Eine Retraktionstasche (lat. sinus retractionis) ist ein pathologischer Zustand, bei dem es zu einer lokalen Einziehung (Invagination) eines Teils des Trommelfells in die Paukenhöhle kommt. Es handelt sich hierbei nicht um eine anatomische Struktur, sondern um einen erworbenen Defekt, der eine direkte Konsequenz des chronischen negativen Drucks im Mittelohr ist.
Das Vorhandensein einer Retraktionstasche weist auf eine persistierende Funktionsstörung der Tuba auditiva hin.
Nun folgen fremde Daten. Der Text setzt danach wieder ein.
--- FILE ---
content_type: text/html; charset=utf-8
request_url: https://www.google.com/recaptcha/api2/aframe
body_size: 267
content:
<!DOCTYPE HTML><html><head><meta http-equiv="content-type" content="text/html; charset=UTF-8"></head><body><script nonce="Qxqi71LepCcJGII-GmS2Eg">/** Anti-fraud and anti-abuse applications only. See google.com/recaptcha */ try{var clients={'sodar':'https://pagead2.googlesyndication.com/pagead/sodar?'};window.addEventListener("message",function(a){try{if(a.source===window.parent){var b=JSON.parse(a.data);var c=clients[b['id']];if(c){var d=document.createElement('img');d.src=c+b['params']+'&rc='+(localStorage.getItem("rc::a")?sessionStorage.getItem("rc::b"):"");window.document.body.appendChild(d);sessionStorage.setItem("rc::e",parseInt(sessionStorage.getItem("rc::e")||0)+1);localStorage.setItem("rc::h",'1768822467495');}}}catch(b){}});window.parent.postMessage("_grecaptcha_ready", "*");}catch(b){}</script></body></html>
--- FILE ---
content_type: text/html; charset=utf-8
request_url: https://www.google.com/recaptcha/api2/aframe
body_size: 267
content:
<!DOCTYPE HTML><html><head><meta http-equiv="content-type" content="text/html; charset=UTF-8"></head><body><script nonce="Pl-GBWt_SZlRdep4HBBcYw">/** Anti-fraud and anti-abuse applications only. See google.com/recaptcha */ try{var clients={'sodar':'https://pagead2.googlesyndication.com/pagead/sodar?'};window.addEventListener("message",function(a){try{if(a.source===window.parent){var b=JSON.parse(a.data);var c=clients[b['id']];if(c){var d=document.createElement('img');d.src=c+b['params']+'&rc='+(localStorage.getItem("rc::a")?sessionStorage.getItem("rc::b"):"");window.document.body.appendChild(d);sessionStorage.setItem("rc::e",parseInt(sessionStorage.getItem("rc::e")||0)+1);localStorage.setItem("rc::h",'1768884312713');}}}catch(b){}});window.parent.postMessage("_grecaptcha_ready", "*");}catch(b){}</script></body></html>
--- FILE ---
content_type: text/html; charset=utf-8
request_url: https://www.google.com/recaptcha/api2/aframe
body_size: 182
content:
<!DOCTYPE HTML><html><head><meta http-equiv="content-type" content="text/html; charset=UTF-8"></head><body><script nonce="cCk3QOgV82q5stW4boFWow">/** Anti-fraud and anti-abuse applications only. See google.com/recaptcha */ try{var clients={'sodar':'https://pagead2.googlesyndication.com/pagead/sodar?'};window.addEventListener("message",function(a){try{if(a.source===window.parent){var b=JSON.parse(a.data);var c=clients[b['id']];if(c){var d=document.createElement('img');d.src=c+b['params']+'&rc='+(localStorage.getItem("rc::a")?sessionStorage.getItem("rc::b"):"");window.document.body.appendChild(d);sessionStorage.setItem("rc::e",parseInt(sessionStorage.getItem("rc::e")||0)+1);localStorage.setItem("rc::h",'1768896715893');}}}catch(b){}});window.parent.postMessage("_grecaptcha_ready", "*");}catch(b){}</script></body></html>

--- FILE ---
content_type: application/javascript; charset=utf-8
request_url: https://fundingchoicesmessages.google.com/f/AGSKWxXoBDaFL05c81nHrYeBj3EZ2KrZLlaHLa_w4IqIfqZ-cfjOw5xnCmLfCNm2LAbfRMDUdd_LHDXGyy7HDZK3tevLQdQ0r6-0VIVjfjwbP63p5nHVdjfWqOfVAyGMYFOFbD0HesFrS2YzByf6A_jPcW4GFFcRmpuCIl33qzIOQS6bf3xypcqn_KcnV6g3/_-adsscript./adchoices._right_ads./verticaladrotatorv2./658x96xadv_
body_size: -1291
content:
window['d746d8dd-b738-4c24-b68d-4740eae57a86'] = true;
Dieser Zustand ist ein schwerwiegendes klinisches Problem, da er Vorläufer schwerer Erkrankungen wie adhäsiver Otitis media und vor allem Cholesteatom ist.
Der hauptsächliche und einzige Grund für Retraktionstaschen ist eine Störung der Tubenventilation. Normalerweise öffnet sich die Eustachische Röhre regelmäßig, um den Druck in der Paukenhöhle an den Umgebungsdruck anzupassen.
Bei ihrer Fehlfunktion (durch Polypen, chronische Rhinosinusitis und Allergien) kommt es zu einer Störung dieses Mechanismus. Die Luft in der geschlossenen Paukenhöhle wird allmählich von der Schleimhaut aufgesaugt, was zu einem anhaltenden Unterdruck (Vakuum) führt. Durch den äußeren Luftdruck zieht sich der lockere Teil des Trommelfells nach innen ein. Meistens bildet sich die Tasche im nicht gespannten Teil (Pars flaccida), da dieser keine harte fibröse Schicht aufweist.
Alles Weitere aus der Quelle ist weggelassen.